Each line that follows should be printed again exactly as it stands.

-- BEGIN Records to use --

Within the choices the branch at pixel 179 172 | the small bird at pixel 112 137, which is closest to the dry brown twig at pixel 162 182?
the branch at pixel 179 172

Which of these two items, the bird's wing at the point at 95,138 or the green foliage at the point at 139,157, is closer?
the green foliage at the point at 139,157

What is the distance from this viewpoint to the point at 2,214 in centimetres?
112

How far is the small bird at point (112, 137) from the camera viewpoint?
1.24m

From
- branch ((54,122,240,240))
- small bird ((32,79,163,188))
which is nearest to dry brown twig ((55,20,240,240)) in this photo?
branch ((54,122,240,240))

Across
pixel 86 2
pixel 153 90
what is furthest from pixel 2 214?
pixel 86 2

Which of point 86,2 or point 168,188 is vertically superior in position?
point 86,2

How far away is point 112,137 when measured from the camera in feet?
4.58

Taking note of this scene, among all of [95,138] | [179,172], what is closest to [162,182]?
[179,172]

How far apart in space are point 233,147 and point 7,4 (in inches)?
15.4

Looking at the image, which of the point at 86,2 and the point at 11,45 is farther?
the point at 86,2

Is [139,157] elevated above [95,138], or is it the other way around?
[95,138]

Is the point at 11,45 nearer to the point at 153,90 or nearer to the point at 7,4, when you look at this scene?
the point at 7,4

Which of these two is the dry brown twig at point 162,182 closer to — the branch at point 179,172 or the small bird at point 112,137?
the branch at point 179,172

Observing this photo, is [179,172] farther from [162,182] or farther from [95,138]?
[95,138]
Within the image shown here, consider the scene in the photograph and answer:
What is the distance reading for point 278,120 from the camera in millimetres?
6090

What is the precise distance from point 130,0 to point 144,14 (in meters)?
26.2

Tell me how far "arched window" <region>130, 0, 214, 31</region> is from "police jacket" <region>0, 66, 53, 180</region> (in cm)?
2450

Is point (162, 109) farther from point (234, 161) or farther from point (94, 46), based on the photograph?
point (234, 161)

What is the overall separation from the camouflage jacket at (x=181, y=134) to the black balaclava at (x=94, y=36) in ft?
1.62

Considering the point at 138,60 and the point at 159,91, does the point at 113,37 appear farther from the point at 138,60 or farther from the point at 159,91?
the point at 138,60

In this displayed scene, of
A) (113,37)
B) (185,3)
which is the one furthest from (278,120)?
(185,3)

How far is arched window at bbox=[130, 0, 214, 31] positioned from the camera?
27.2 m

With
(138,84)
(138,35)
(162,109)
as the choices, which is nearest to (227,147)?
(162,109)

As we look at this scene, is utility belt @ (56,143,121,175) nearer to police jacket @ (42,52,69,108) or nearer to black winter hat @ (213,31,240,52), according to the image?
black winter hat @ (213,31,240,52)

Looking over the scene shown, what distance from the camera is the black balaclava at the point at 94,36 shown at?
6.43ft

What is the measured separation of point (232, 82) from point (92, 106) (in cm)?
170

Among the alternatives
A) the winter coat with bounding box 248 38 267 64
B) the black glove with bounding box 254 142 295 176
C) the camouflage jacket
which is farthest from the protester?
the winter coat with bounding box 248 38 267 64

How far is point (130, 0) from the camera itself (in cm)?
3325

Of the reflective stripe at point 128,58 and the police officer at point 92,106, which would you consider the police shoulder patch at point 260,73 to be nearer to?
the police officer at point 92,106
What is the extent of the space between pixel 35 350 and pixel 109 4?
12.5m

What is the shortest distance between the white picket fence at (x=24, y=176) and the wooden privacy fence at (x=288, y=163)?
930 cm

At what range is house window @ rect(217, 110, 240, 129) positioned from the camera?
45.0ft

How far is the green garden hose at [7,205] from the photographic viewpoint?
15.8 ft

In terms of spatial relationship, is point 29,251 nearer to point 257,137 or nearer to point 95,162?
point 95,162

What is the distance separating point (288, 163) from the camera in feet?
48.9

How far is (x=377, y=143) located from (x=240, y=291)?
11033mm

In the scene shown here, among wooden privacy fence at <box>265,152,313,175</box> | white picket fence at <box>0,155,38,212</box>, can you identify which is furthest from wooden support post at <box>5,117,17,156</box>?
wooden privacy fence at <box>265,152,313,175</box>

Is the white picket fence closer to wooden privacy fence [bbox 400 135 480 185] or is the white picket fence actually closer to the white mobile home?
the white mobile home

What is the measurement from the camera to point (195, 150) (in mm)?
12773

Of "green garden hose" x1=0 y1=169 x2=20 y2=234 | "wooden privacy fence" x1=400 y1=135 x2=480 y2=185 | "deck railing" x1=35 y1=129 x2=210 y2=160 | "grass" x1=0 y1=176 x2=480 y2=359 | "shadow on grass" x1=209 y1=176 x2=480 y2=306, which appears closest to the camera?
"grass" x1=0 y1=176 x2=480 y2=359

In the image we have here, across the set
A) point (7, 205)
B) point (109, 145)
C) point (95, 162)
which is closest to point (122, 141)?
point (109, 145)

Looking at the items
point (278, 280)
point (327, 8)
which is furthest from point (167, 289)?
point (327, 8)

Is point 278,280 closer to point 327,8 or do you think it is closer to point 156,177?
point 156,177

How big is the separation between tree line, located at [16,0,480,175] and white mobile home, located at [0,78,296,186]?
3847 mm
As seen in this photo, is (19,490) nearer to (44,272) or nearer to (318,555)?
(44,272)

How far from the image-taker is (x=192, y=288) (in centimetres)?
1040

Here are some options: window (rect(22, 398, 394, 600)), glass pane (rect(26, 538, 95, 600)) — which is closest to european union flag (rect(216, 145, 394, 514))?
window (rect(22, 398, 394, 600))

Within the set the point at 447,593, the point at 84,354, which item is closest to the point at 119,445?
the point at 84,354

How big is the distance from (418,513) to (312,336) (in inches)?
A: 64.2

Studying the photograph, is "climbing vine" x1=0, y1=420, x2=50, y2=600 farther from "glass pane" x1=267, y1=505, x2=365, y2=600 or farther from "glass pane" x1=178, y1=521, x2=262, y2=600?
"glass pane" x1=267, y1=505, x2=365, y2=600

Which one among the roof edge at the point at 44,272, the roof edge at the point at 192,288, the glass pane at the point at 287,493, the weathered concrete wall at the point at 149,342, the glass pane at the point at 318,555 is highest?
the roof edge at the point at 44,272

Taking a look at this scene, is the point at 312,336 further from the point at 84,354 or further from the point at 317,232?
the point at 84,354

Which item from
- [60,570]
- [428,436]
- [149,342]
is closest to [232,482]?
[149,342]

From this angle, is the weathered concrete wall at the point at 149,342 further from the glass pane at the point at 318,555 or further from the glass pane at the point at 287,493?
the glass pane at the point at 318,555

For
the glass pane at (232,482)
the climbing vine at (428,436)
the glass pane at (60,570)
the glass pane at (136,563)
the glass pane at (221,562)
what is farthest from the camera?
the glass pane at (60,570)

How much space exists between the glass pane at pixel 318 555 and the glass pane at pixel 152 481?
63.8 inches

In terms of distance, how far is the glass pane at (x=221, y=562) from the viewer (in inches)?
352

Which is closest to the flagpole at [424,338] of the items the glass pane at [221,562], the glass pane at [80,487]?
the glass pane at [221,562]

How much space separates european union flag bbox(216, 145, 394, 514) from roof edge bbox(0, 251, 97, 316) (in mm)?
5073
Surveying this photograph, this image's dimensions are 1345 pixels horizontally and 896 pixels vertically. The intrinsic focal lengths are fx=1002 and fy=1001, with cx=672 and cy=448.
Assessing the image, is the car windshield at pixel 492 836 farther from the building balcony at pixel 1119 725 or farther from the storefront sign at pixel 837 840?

-- END Records to use --

■ Task result:
Within the choices the branch at pixel 179 172 | the small bird at pixel 112 137, which is closest to the dry brown twig at pixel 162 182?
the branch at pixel 179 172

Which of these two items, the bird's wing at the point at 95,138 or the green foliage at the point at 139,157, is closer?
the green foliage at the point at 139,157

What is the distance from this viewpoint to the point at 2,214 in centimetres?
112

How far is the small bird at point (112, 137) from the camera viewpoint?
1.24m

From
- branch ((54,122,240,240))
- small bird ((32,79,163,188))
which is nearest to dry brown twig ((55,20,240,240)) in this photo?
branch ((54,122,240,240))

Across
pixel 86 2
pixel 153 90
what is furthest from pixel 2 214?
pixel 86 2

Which of point 86,2 or point 168,188 is vertically superior in position?
point 86,2

How far away is point 112,137 when measured from the camera in feet?
4.58

Taking note of this scene, among all of [95,138] | [179,172], what is closest to [162,182]?
[179,172]

How far apart in space are point 233,147 and point 7,4 (in inches)?
15.4

Looking at the image, which of the point at 86,2 and the point at 11,45 is farther?
the point at 86,2

Is [139,157] elevated above [95,138], or is it the other way around?
[95,138]

Is the point at 11,45 nearer to the point at 153,90 or nearer to the point at 7,4, when you look at this scene?
the point at 7,4

Which of these two is the dry brown twig at point 162,182 closer to — the branch at point 179,172 or the small bird at point 112,137?
the branch at point 179,172

Observing this photo, is [179,172] farther from [162,182] or farther from [95,138]?
[95,138]
Within the image shown here, consider the scene in the photograph and answer:
What is the distance reading for point 278,120 from the camera in millimetres?
6090

What is the precise distance from point 130,0 to point 144,14 (in meters)?
26.2

Tell me how far "arched window" <region>130, 0, 214, 31</region> is from "police jacket" <region>0, 66, 53, 180</region> (in cm)?
2450

Is point (162, 109) farther from point (234, 161) or farther from point (94, 46), based on the photograph?
point (234, 161)

What is the overall separation from the camouflage jacket at (x=181, y=134) to the black balaclava at (x=94, y=36) in ft?
1.62

Considering the point at 138,60 and the point at 159,91, does the point at 113,37 appear farther from the point at 138,60 or farther from the point at 159,91?
the point at 138,60

In this displayed scene, of
A) (113,37)
B) (185,3)
which is the one furthest from (278,120)?
(185,3)

How far is arched window at bbox=[130, 0, 214, 31] positioned from the camera?
27.2 m

With
(138,84)
(138,35)
(162,109)
as the choices, which is nearest to (227,147)?
(162,109)

As we look at this scene, is utility belt @ (56,143,121,175) nearer to police jacket @ (42,52,69,108) or nearer to black winter hat @ (213,31,240,52), according to the image?
black winter hat @ (213,31,240,52)

Looking over the scene shown, what distance from the camera is the black balaclava at the point at 94,36 shown at?
6.43ft

What is the measured separation of point (232, 82) from point (92, 106) (in cm)?
170

Among the alternatives
A) the winter coat with bounding box 248 38 267 64
B) the black glove with bounding box 254 142 295 176
C) the camouflage jacket
which is farthest from the protester?
the winter coat with bounding box 248 38 267 64

How far is point (130, 0) from the camera itself (in cm)?
3325

Of the reflective stripe at point 128,58 and the police officer at point 92,106, which would you consider the police shoulder patch at point 260,73 to be nearer to?
the police officer at point 92,106
What is the extent of the space between pixel 35 350 and pixel 109 4?
12.5m

What is the shortest distance between the white picket fence at (x=24, y=176) and the wooden privacy fence at (x=288, y=163)?
930 cm

At what range is house window @ rect(217, 110, 240, 129) positioned from the camera?
45.0ft

How far is the green garden hose at [7,205] from the photographic viewpoint?
15.8 ft

In terms of spatial relationship, is point 29,251 nearer to point 257,137 or nearer to point 95,162?
point 95,162

What is the distance separating point (288, 163) from the camera in feet?
48.9

How far is (x=377, y=143) located from (x=240, y=291)?
11033mm

In the scene shown here, among wooden privacy fence at <box>265,152,313,175</box> | white picket fence at <box>0,155,38,212</box>, can you identify which is furthest from wooden support post at <box>5,117,17,156</box>?
wooden privacy fence at <box>265,152,313,175</box>

Is the white picket fence closer to wooden privacy fence [bbox 400 135 480 185] or is the white picket fence actually closer to the white mobile home?
the white mobile home

What is the measurement from the camera to point (195, 150) (in mm)?
12773

Of "green garden hose" x1=0 y1=169 x2=20 y2=234 | "wooden privacy fence" x1=400 y1=135 x2=480 y2=185 | "deck railing" x1=35 y1=129 x2=210 y2=160 | "grass" x1=0 y1=176 x2=480 y2=359 | "shadow on grass" x1=209 y1=176 x2=480 y2=306, which appears closest to the camera?
"grass" x1=0 y1=176 x2=480 y2=359

In the image we have here, across the set
A) point (7, 205)
B) point (109, 145)
C) point (95, 162)
which is closest to point (122, 141)?
point (109, 145)

Looking at the items
point (278, 280)
point (327, 8)
which is furthest from point (167, 289)?
point (327, 8)

Is point 278,280 closer to point 327,8 or do you think it is closer to point 156,177?
point 156,177

How big is the separation between tree line, located at [16,0,480,175] and white mobile home, located at [0,78,296,186]?
3847 mm
As seen in this photo, is (19,490) nearer to (44,272) or nearer to (318,555)?
(44,272)

How far from the image-taker is (x=192, y=288) (in centimetres)?
1040

Here are some options: window (rect(22, 398, 394, 600)), glass pane (rect(26, 538, 95, 600)) — which is closest to european union flag (rect(216, 145, 394, 514))?
window (rect(22, 398, 394, 600))

Within the set the point at 447,593, the point at 84,354, which item is closest to the point at 119,445?
the point at 84,354

How big is the distance from (418,513) to (312,336) (in inches)?
A: 64.2

Studying the photograph, is "climbing vine" x1=0, y1=420, x2=50, y2=600 farther from "glass pane" x1=267, y1=505, x2=365, y2=600 or farther from "glass pane" x1=178, y1=521, x2=262, y2=600?
"glass pane" x1=267, y1=505, x2=365, y2=600

Which one among the roof edge at the point at 44,272, the roof edge at the point at 192,288, the glass pane at the point at 287,493, the weathered concrete wall at the point at 149,342, the glass pane at the point at 318,555 is highest?
the roof edge at the point at 44,272

Taking a look at this scene, is the point at 312,336 further from the point at 84,354 or further from the point at 317,232?
the point at 84,354

Which item from
- [60,570]
- [428,436]
- [149,342]
is closest to [232,482]?
[149,342]

From this angle, is the weathered concrete wall at the point at 149,342 further from the glass pane at the point at 318,555 or further from the glass pane at the point at 287,493?
the glass pane at the point at 318,555

For
the glass pane at (232,482)
the climbing vine at (428,436)
the glass pane at (60,570)
the glass pane at (136,563)
the glass pane at (221,562)
what is farthest from the camera?
the glass pane at (60,570)

How much space exists between the glass pane at pixel 318 555 and the glass pane at pixel 152 481?
63.8 inches

In terms of distance, how far is the glass pane at (x=221, y=562) from the viewer (in inches)?
352

Which is closest to the flagpole at [424,338] of the items the glass pane at [221,562], the glass pane at [80,487]?
the glass pane at [221,562]

How much space separates european union flag bbox(216, 145, 394, 514) from roof edge bbox(0, 251, 97, 316) (in mm)?
5073
Surveying this photograph, this image's dimensions are 1345 pixels horizontally and 896 pixels vertically. The intrinsic focal lengths are fx=1002 and fy=1001, with cx=672 and cy=448.
Assessing the image, is the car windshield at pixel 492 836 farther from the building balcony at pixel 1119 725 or farther from the storefront sign at pixel 837 840?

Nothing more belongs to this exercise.